Röhrig, einer der letzten Sudetendeutschen des einstmals nur Sudetendeutschen zugänglichen Stiftes. Angehörige dieses Volksteils sind durch ihren immensen Fleiß bekannt, und tatsächlich hat Dr. Röhrig, neben seiner täglichen Arbeit als Kustos, Stiftsarchivar, Professor an der theologischen Hauslehranstalt und Seelsorger, immer noch Zeit gefunden, wissenschaftlich erstklassige Werke zur Kunstgeschichte und Geschichte Österreichs zu verfassen. Die Renovierung der Babenberger Stammtafel gab ihm die Gelegenheit, nun auch ein grundlegendes Werk über dieses einzigartige künstlerische und historische Dokument zu schaffen. Glücklicherweise fand er in der Edition Tusch, die trotz der kurzen Zeit ihrer Existenz schon beachtliche Werke über Österreichs Geschichte und Kunstgeschichte herausgegeben hat, einen kongenialen Verleger, der seinen Plan in die Wirklichkeit umsetzte.
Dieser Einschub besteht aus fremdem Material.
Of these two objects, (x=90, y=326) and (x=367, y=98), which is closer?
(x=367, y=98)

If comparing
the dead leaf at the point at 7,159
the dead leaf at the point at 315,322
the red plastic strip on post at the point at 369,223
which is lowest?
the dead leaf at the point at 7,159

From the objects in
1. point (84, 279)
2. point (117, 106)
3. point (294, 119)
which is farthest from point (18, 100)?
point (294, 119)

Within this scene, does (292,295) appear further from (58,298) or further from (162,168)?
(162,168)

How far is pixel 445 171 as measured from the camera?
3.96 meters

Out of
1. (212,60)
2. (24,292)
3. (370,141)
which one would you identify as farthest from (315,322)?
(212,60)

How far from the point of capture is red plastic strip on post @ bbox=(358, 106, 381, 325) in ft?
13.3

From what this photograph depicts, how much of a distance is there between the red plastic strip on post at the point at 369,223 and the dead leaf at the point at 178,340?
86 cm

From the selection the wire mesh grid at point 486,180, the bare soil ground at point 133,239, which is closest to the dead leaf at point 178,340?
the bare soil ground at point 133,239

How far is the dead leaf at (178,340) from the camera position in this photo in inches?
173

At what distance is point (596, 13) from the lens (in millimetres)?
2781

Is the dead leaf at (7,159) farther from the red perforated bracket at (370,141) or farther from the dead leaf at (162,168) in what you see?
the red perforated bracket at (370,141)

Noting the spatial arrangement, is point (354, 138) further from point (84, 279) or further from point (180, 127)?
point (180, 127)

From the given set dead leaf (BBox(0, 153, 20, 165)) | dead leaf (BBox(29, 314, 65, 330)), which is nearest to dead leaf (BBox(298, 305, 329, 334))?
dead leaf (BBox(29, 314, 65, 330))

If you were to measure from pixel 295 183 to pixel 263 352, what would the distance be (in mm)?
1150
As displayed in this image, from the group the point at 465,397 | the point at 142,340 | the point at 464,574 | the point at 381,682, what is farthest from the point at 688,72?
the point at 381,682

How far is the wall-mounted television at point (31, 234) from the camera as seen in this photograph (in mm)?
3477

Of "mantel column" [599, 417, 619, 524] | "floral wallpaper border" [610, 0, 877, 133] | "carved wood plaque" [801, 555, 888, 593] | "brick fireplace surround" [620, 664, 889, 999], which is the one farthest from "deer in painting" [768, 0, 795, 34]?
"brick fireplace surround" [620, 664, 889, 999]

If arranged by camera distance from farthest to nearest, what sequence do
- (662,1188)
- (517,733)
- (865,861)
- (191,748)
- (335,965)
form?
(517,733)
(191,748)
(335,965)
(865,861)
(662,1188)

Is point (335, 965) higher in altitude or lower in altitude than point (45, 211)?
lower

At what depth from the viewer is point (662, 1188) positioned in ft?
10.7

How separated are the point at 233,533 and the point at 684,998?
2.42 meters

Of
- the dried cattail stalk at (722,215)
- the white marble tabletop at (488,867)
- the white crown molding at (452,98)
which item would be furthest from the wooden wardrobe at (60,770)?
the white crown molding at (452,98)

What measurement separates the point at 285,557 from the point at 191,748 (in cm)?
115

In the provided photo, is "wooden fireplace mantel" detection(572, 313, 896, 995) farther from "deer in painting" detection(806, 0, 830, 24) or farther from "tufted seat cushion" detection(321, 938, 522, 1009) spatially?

Und so konnte vor kurzem ein monumentales Werk über den Ktosterneuburger Stammbaum der Babenberger das Licht der Welt erblicken. Es umfaßt neben einem wissenschaftlichen Teil über die Geschichte des Werkes, den Priester Sunthaym und seine Arbeit, eine genaue Darstellung des Kunstwerks und seiner einzelnen Details, ergänzt durch 31 Abbildungen der einzelnen Babenberger Fürsten (sowie deren Frauen), alle in Farben. Der Betrachter kann die einzelnen Bilder anhand dieses Werkes vielleicht besser studieren als am Original. Diese Bilder sind nicht nur sehr reizvoll, sondern auch topographisch von großer Bedeutung, Zeigen sie doch spätmittelalterliche Ansichten von Wien, Melk, Salzburg, Laxenburg, Klosterneuburg, Hainburg usw. Dem Buch ist noch das Werk Sunthayms, wie es 1491 in Basel (in deutscher Sprache) gedruckt wurde, in Faksimile beigegeben. So hat dieser großartige Stammbaum, mit dem sich bis jetzt die Wissenschaft noch nicht genauer beschäftigt hatte, endlich die entsprechende Darstellung gefunden. Zu danken hat die Wissenschaft und hat Österreich dem Stift, das dieses Werk all die Jahrhunderte hindurch bewahrte und restaurierte, dem Autor, der dieses Buch über das einzigartige Denkmal österreichischer Geschichte verfaßt und dem Verleger, der es so reichhaltig ausgestattet und dennoch einen Preis berechnet hat, der eigentlich als niedrig zu bezeichnen ist.

DER BABENBERGER STAMMBAUM IM STIFT KLOSTERNEUBURG. Von Floridus Röhrig. Edition Tusch, Wien. 146 Seiten Text. 33 Abbildungen in Farben. S 998.—.